I recently went on the hunt for a web designer to take over my old job role. I found myself on dribbble, systematically opening profiles for all the UK designers I could find. I took into account that dribbble is somewhat in its infancy and shots may not fully represent the ability of the owner. If the quality of a person’s shots was promising enough I’d follow the link to their personal website for a more in-depth look at what they had to offer.
It surprised me to find at this stage just how many of these links went to either a dead URL or a “coming soon” page.
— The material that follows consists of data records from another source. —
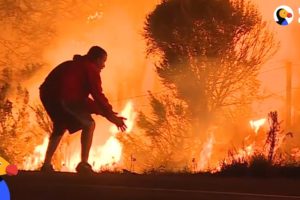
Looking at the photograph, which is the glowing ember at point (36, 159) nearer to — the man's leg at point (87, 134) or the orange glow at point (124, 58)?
the orange glow at point (124, 58)

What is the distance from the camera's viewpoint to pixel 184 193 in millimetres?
7031

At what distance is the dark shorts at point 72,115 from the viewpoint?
9.94 meters

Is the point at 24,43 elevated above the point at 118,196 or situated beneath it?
elevated above

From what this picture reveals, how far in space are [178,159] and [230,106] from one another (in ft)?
7.25

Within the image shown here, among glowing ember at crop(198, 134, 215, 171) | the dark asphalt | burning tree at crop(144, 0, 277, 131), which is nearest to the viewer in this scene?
the dark asphalt

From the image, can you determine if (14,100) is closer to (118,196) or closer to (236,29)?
(236,29)

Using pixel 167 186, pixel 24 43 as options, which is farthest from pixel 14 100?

From the perspective of someone trying to find out more about this person, I’d hit a brick wall and they never got an email.
It left me wondering how many of these people actually had great work to show off or indeed how many would welcome the chance to look at an exciting job offer. They would never know because I had no way to see the full extent of their work.
I think there’s a part in everyone that secretly imagines that one day a big man in a big expensive coat will turn up at your door, point his cigar at you and say “Kid, I saw your work. It’s good. It’s very good. I liked it so much I’m offering you a million clams to work for me in Funsville, USA.”
Okay, that might not be exactly how everyone pictures it but you never know who’s looking at your work and a dead link or a coming soon page isn’t going to impress anyone.
Your portfolio is your identity and it defines your entire ability to a complete stranger. Even if you have no interest in new job offers it’s a shame to think that by not having an up to date portfolio your work may going unnoticed or your reputation is not as strong as it could be.